WHAT IS ASKED:
Which lines in the data below contain the word "jersey"? Copy each one out in full.
☆ ☆ ☆ ☆ ☆ ☆ ☆
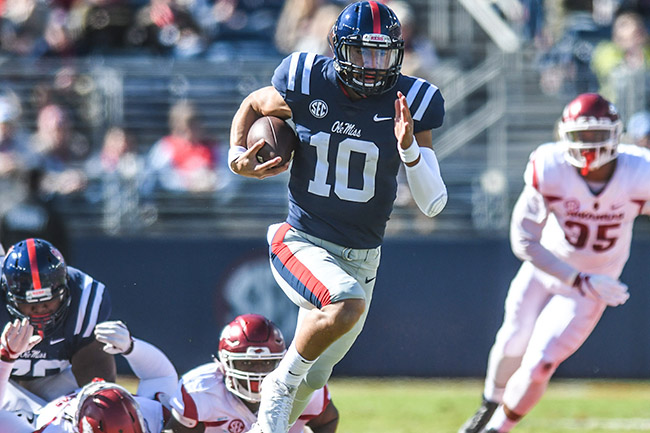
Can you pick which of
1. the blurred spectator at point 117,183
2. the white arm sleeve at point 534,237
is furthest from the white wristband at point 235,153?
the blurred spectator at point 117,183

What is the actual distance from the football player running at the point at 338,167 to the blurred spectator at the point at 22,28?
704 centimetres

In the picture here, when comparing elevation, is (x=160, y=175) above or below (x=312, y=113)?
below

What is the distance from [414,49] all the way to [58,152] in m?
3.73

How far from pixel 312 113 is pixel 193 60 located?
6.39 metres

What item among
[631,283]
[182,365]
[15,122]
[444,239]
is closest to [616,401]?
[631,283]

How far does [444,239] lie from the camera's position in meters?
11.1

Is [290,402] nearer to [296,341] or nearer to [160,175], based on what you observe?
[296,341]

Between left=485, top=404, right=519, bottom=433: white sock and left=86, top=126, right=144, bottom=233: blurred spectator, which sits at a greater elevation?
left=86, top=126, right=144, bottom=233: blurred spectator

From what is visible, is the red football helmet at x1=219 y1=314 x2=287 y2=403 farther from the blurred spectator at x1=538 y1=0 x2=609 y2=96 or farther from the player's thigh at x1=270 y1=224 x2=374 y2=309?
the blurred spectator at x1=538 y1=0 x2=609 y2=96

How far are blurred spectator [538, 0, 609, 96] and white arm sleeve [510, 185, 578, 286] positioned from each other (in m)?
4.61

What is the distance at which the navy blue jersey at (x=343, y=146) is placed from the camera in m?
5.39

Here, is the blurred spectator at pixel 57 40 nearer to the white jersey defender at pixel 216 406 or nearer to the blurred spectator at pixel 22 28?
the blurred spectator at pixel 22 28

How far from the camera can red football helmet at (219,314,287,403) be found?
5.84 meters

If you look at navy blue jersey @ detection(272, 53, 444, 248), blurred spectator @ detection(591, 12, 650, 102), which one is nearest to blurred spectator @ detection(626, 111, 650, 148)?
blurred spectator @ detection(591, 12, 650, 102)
☆ ☆ ☆ ☆ ☆ ☆ ☆
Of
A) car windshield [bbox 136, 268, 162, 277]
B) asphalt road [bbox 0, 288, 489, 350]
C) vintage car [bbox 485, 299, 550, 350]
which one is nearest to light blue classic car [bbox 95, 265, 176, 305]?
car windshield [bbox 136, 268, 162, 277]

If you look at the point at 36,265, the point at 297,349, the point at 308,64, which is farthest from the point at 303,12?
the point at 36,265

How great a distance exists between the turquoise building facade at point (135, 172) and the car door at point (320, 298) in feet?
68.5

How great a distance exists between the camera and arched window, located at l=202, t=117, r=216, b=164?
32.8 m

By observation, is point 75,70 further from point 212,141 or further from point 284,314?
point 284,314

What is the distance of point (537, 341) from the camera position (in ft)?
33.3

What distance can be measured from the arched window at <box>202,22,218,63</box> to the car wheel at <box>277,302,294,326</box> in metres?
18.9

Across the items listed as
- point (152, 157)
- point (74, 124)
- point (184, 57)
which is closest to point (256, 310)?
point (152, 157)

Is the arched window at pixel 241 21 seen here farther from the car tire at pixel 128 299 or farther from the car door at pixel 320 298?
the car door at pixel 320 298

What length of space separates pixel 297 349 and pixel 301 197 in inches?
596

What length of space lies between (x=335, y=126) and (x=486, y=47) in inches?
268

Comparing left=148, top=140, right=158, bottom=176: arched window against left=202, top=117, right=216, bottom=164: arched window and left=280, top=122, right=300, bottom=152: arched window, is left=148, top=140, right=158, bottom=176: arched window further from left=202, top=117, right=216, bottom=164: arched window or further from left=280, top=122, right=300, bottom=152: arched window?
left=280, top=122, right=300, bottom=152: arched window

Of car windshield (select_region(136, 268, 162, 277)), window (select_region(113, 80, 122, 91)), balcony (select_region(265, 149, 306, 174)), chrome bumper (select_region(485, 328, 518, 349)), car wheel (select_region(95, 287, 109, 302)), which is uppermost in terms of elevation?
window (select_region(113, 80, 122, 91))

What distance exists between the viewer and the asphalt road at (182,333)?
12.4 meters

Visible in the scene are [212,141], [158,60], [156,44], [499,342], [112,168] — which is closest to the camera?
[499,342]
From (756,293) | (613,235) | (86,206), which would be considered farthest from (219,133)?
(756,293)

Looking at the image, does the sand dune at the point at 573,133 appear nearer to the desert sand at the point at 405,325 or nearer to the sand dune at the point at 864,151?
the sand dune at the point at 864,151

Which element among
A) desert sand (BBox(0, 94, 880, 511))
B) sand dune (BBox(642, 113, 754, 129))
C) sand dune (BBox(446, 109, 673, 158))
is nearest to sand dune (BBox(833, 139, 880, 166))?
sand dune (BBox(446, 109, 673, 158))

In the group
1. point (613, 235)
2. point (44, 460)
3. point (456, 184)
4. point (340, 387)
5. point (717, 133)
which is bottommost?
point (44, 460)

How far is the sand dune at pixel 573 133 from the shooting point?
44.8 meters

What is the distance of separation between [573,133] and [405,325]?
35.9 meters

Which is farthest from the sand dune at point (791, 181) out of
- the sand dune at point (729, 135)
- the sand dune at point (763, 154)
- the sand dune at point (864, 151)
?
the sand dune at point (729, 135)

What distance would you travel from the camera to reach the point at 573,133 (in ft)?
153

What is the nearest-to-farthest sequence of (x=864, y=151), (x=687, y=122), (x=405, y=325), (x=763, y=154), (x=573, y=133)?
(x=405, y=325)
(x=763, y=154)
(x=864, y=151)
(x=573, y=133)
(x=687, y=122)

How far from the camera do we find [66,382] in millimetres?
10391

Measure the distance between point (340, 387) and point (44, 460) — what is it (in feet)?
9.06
☆ ☆ ☆ ☆ ☆ ☆ ☆
RESPONSE:
What is the distance at which the navy blue jersey at (x=343, y=146) is placed from the camera in m?
Here, is the blurred spectator at pixel 57 40 nearer to the white jersey defender at pixel 216 406 or nearer to the blurred spectator at pixel 22 28?
If you look at navy blue jersey @ detection(272, 53, 444, 248), blurred spectator @ detection(591, 12, 650, 102), which one is nearest to blurred spectator @ detection(626, 111, 650, 148)?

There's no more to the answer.